Este personaje calzaba el mismo tipo de sandalias que su compañero, pero en vez de llevar las piernas enrolladas en cuero, llevaba una especie de botines, uno de los cuales era rojo y el otro amarillo. Se cubría también con un bonete provisto con algunas campanillas como las que llevan los halcones amaestrados; éstas sonaban al menor movimiento de su cabeza y como difícilmente se estaba quieto, los tintineos eran continuos. La parte superior del bonete estaba formada por una banda de cuero rígido y recortado en puntas, como si fuera una corona; de su interior sobresalía una especie de bolsa prolongada que caía sobre su hombro como un anticuado gorro de dormir. Allí habían sido cosidas las campanillas, lo cual, como también la forma de su tocado y la expresión entre necia y sarcástica de su rostro, era suficiente para catalogarlo como perteneciente a la casta de los bufones domésticos que mantenían los ricos para aliviar las largas horas de tedio en sus mansiones. Como su compañero, también llevaba una bolsa sujeta al cinturón; pero carecía de cuerno y de cuchillo, probablemente por considerársele perteneciente a una clase a la que no se pueden confiar herramientas afiladas. En su lugar, iba equipado con una especie de espadín de madera parecido al que emplea en escena Arlequín para cometer sus travesuras.
…
Walter Scott. Escritor, poeta y editor escocés, fue una de las principales figuras del movimiento romántico en Gran Bretaña, cuyas novelas históricas, en las que se le considera un verdadero pionero del género, se hicieron famosas en toda Europa. Tras estudiar derecho en Edimburgo, Scott comenzó a escribir recopilando leyendas y cuentos escoceses, germen del componente nacionalista que luego imprimiría a sus obras históricas, de corte romántico.
Scott compaginó la escritura con su trabajo de abogado y hasta montó una pequeña editorial en la que publicó sus poemarios, versos que le dieron sus primeros momentos de fama, aunque la crítica restó importancia a estos trabajos en comparación con su narrativa posterior.

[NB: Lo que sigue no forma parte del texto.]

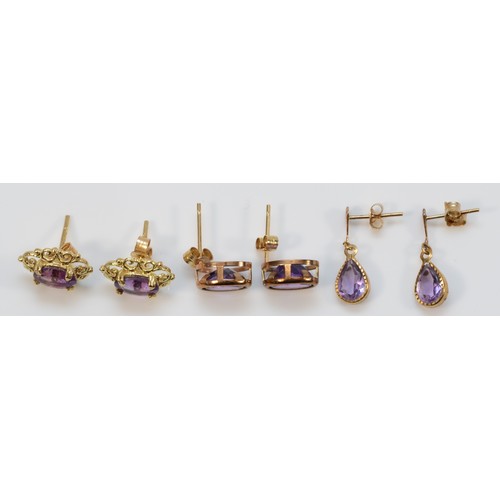 241 - Three pairs of 9ct gold amethyst earrings with scroll backs, 3.3g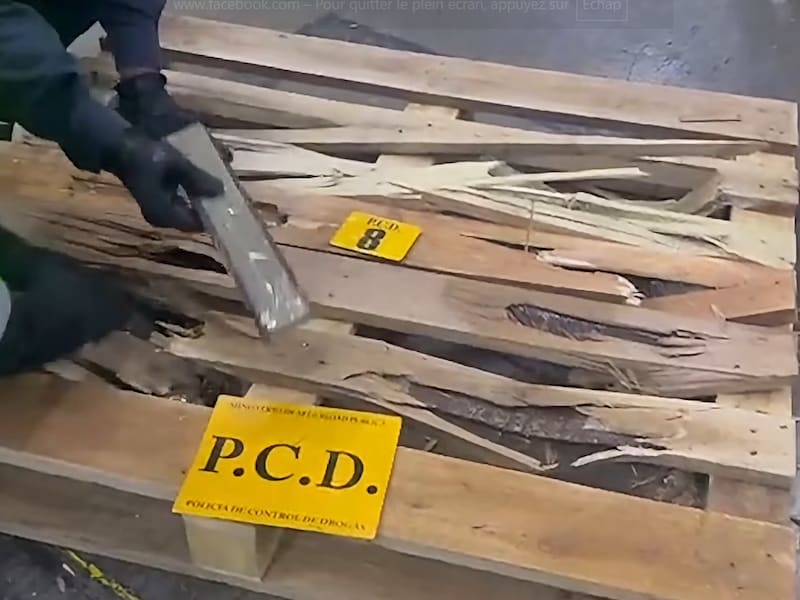 Een beeld uit de video waarop te zien is hoe de douaniers de drugs uit de pallets halen.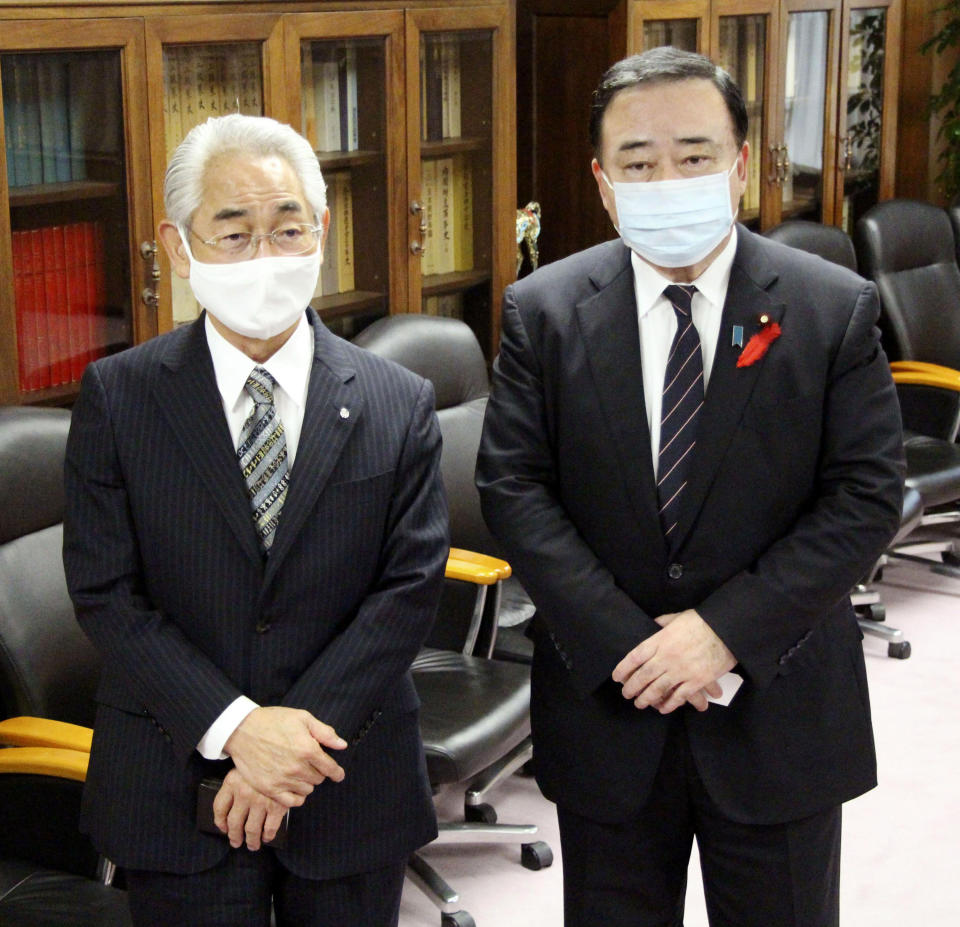 Japan's Industry Minister Hiroshi Kajiyama, right, and Suttsu Mayor Haruo Kataoka stand together during their meeting at the Ministry of Economy, Trade and Industry, in Tokyo Friday, Oct. 9, 2020. A pair of remote northern towns struggling with rapidly graining and shrinking populations signed up for a preliminary government studies to possibly build a final repository site for high-level radioactive waste from nuclear plants as a way of surviving.(Kyodo News via AP)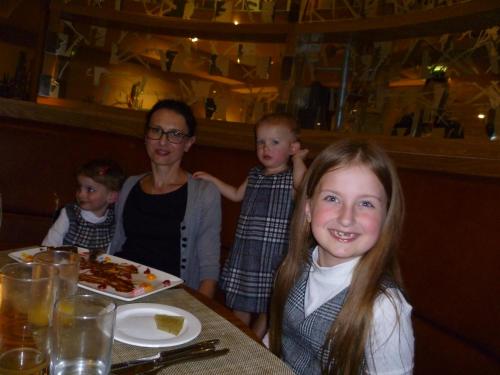 a woman and three children sitting at a table in a restaurant at Fairway Hotel in Bathgate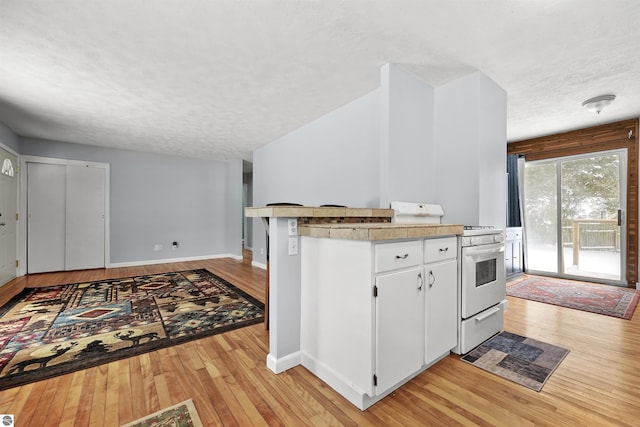 kitchen featuring white cabinetry, white gas stove, a textured ceiling, and light wood-type flooring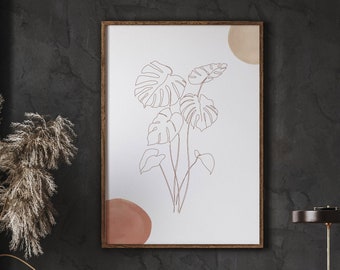 May include: A digital download of a line art print featuring a bouquet of tropical leaves with a brown and beige color scheme. The print is framed and displayed on a dark wall above a wooden console table.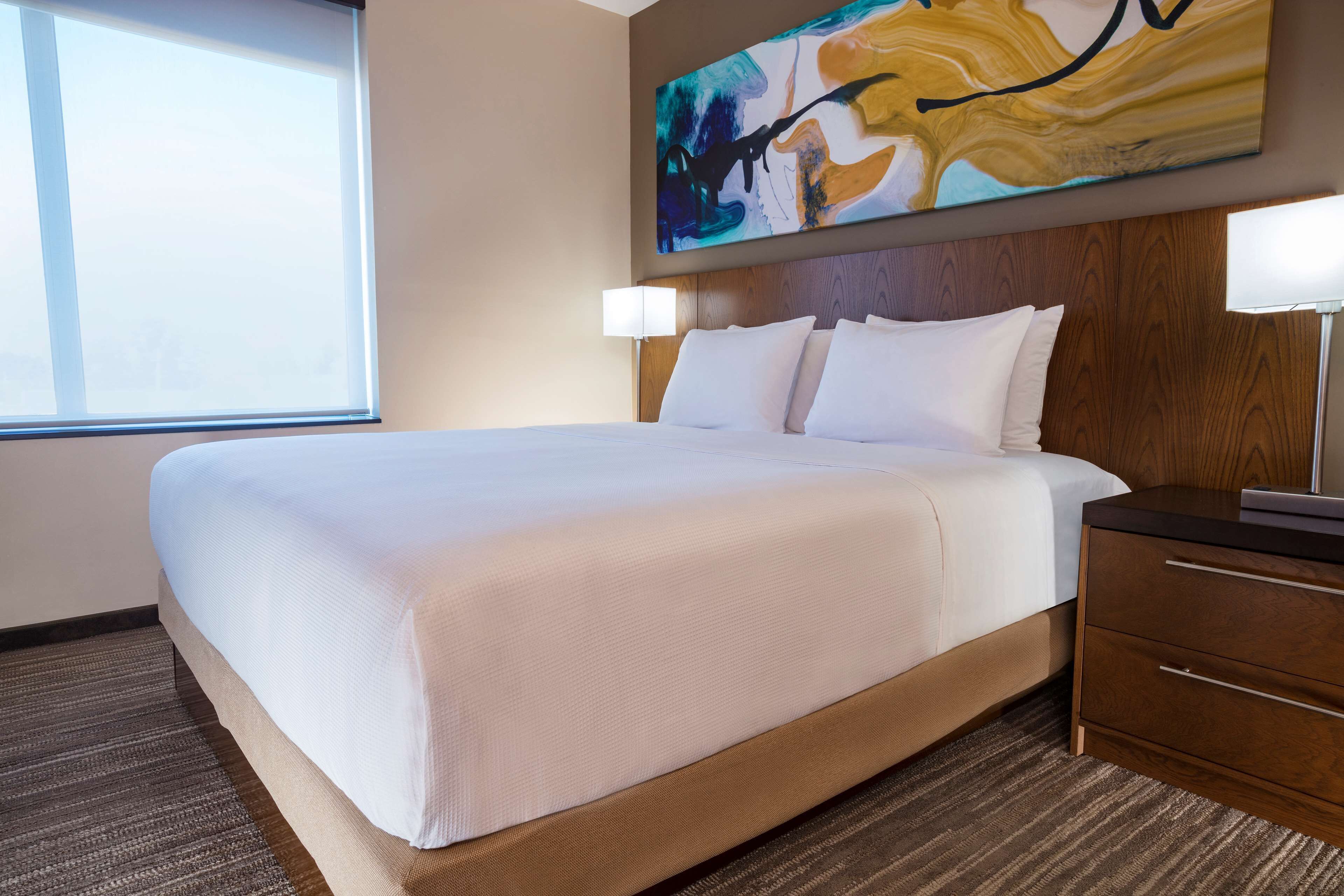 Habitación de hotel con una cama grande, cabecera de madera, mesita de noche con lámpara y un cuadro sobre la cama.
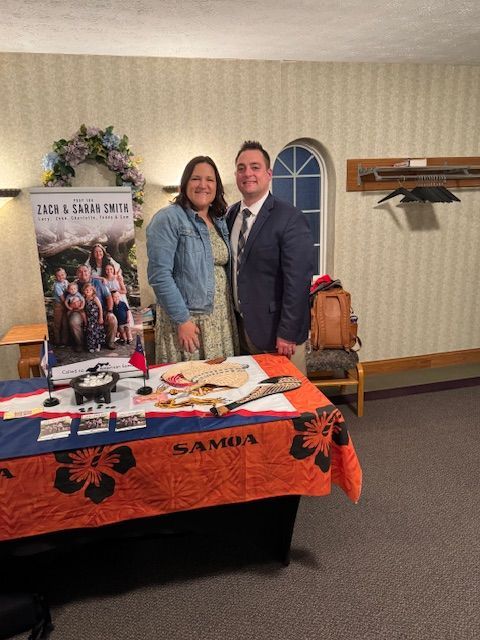 A man and a woman are standing in front of a table with a samoa flag on it.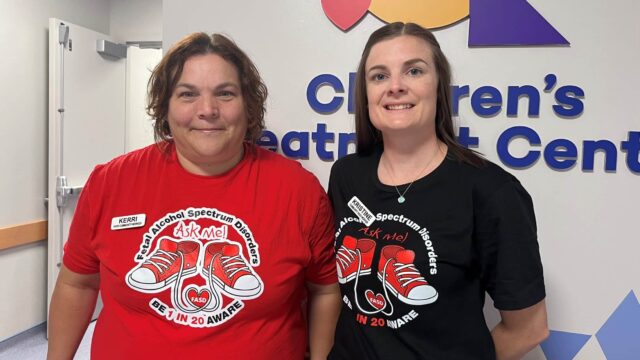 Two women wear t-shirts featuring red Converse shoes for FASD awareness month.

Las obras históricas de Scott se iniciaron con la publicación de Waverley (1814) y Rob Roy, pero fue con una de sus obras más conocidas, Ivanhoe (1819) con la que alcanzó un mayor éxito que le llevó a escribir no sólo sobre Escocia o Inglaterra sino sobre otros países como la Francia de los Luises. Sin embargo, Scott mantuvo su identidad como novelista en secreto para que no interfiriera en su carrera como poeta, algo que no pudo hacer a partir de 1825, momento en el que su popularidad comenzó a decaer.
La obra de Scott está considerada como una de las más influyentes en el continente europeo y su componente romántico se aprecia en multitud de obras posteriores en distintos países. Sus novelas han sido llevadas al teatro al cine y la televisión en multitud de ocasiones y su figura se alinea con la de los grandes autores de la literatura universal.
Sir Walter Scott murió en Abbotsford el 21 de septiembre de 1832.